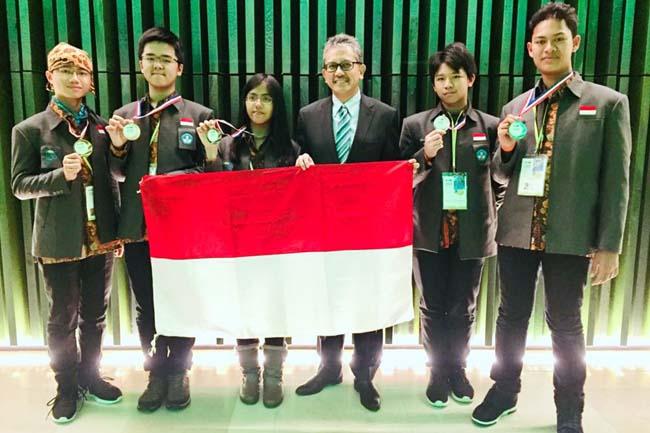 Lugas Firdinand Hamdi Sabet Medali Perak IJSO 2017 di Belanda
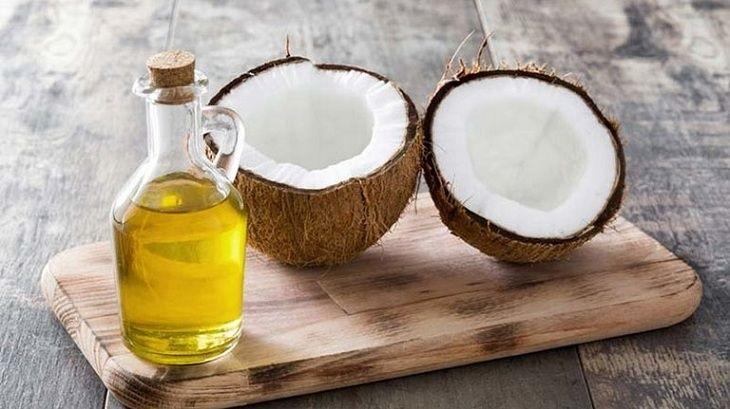 Dầu dừa giúp bổ sung độ ẩm thúc đẩy quá trình phục hồi và tái tạo da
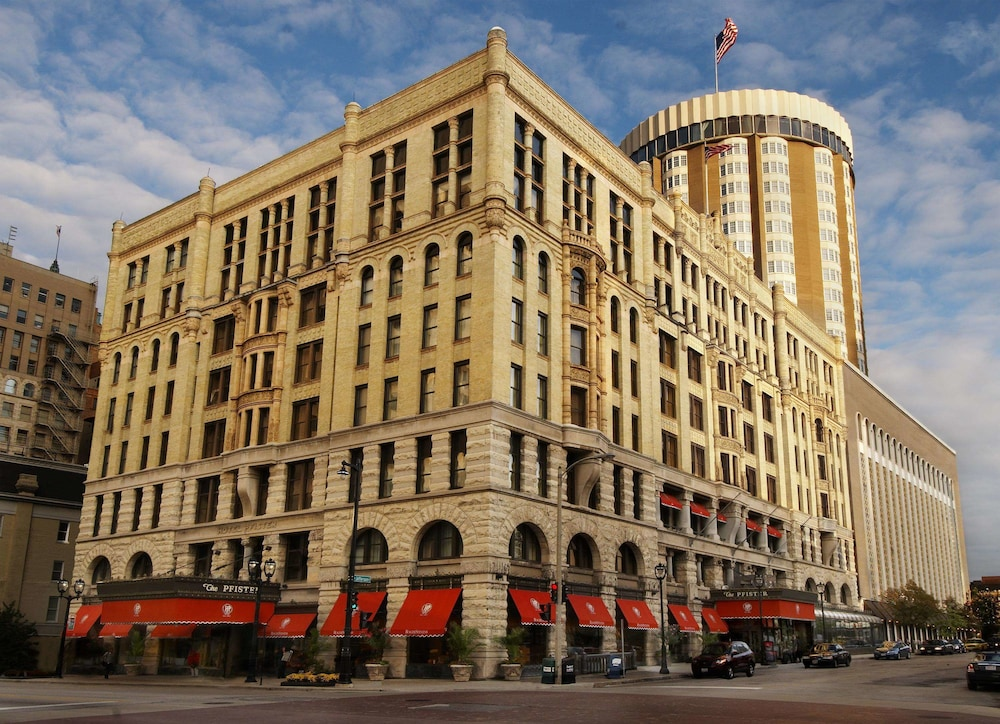 Exterior, The Pfister Hotel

▶ _What needs to be done_: Reproduce all the data as it stands. The pictures are not part of the copy.

▶ _Task output_:
 Lugas Firdinand Hamdi Sabet Medali Perak IJSO 2017 di Belanda
 Dầu dừa giúp bổ sung độ ẩm thúc đẩy quá trình phục hồi và tái tạo da
 Exterior, The Pfister Hotel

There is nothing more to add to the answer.